This article from the University of California Berkeley discusses a breakthrough in CRISPR-Cas9 gene editing technology. Researchers at the University of California, Berkeley, led by Jennifer Hamilton, have developed a method to deliver CRISPR-Cas9 components directly into specific cells in living animals. This advancement could eliminate the need to extract and reinfuse cells, as currently practiced in many gene therapies.

The key innovation involves encapsulating Cas9 proteins and Guide RNAs within membrane bubbles decorated with antibodies. These antibodies target specific types of cells, allowing the CRISPR components to enter and edit the genetic material within those cells. The researchers successfully targeted T-cells in live mice, converting them into cancer-fighting cells, known as CAR T-cells.


This targeted delivery method offers several advantages over traditional approaches.
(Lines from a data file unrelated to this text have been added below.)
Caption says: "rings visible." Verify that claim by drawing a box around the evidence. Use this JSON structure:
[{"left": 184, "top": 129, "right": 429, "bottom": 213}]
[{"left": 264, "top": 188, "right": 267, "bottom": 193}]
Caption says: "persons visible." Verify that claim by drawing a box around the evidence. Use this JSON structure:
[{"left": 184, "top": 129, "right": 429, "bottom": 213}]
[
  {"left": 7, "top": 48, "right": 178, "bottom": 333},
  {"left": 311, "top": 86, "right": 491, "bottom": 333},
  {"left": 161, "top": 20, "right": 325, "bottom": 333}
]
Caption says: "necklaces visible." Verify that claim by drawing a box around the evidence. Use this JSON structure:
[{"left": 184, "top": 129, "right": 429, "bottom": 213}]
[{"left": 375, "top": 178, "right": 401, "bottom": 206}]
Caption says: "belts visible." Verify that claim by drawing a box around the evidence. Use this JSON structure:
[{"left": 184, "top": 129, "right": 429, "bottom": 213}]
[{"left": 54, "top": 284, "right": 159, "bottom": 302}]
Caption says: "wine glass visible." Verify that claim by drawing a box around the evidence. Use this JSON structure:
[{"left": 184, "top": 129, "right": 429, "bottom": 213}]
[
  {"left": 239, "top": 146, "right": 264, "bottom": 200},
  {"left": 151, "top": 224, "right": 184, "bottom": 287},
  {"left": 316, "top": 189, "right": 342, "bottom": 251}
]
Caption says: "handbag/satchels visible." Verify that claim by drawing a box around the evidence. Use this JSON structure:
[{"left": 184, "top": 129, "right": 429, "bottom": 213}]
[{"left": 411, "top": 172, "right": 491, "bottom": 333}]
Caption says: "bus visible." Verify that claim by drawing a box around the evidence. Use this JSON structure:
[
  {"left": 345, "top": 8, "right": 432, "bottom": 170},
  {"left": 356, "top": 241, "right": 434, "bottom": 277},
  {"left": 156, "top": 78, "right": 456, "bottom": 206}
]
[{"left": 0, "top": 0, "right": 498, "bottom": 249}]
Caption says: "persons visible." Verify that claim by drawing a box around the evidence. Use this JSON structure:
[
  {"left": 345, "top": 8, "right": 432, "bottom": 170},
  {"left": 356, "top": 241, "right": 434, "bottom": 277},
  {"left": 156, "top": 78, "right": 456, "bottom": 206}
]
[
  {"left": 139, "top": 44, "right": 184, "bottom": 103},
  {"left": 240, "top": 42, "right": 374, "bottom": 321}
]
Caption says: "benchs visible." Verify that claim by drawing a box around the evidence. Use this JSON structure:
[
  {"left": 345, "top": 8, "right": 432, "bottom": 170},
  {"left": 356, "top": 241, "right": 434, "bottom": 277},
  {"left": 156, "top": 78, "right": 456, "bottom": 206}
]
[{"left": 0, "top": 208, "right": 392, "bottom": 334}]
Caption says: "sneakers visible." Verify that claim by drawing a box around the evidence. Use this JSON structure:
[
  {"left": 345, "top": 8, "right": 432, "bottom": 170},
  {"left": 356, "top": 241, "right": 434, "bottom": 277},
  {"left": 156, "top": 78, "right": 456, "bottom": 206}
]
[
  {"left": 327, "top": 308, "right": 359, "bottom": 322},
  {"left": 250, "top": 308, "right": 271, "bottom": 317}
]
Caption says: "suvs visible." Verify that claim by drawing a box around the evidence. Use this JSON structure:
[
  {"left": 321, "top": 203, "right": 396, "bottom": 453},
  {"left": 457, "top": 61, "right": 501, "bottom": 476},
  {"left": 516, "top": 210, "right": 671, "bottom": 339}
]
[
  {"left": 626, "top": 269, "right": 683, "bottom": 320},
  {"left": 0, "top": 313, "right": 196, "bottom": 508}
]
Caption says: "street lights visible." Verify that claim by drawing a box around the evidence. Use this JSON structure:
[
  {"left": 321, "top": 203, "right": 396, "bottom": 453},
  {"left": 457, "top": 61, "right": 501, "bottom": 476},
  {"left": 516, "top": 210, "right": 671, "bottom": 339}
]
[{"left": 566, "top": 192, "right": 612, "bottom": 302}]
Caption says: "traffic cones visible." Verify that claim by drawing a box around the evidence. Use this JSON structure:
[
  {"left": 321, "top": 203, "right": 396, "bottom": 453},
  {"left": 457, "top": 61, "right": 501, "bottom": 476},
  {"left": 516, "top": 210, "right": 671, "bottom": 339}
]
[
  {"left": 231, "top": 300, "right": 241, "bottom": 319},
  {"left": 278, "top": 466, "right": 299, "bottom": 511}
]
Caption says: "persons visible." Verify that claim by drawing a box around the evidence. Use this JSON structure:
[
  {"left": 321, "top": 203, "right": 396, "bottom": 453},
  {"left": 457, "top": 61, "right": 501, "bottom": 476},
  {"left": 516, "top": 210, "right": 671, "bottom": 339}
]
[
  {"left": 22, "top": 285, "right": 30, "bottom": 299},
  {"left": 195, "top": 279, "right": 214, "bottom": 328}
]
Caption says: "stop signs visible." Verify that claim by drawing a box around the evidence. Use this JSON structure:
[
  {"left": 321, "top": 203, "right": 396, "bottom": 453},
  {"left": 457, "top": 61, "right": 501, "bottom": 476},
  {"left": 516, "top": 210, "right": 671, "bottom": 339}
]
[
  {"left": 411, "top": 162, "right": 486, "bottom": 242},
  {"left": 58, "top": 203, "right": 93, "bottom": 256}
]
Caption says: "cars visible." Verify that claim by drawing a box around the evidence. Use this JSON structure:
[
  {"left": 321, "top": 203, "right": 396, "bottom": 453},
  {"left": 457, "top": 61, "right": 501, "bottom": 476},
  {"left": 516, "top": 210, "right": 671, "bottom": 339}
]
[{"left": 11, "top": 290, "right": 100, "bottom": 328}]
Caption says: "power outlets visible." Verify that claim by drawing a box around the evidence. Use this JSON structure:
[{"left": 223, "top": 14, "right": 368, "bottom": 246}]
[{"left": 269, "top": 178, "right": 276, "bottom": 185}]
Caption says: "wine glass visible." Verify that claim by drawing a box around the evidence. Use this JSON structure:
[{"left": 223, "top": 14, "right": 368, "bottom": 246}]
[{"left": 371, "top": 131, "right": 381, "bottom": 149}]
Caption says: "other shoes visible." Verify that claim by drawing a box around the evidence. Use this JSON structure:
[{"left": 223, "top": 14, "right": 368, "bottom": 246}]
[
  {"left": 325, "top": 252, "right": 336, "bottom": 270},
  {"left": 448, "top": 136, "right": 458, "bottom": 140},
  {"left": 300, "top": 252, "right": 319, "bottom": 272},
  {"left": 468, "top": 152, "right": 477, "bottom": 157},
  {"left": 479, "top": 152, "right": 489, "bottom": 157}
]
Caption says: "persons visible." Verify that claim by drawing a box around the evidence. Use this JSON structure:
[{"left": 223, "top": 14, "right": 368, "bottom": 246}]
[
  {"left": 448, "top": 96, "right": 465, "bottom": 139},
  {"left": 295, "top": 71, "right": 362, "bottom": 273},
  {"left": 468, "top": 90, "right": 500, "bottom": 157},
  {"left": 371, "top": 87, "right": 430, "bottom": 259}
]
By precisely honing in on specific cell types, it reduces the risk of side effects and lessens the need for genetic engineering outside the body. Furthermore, the encapsulated Cas9 proteins have a shorter lifespan, decreasing the likelihood of unintended genetic modifications.

This breakthrough represents a significant step forward in the field of gene editing, with the potential to revolutionize the treatment of various genetic disorders and diseases.

In AP Bio we learned about RNA processing; gene editing is similar to RNA processing in which segments of RNA (introns) are cut from the RNA while exons are spliced together. This process mirrors the artificial editing that humans developed to insert, delete, or modify genes with precision.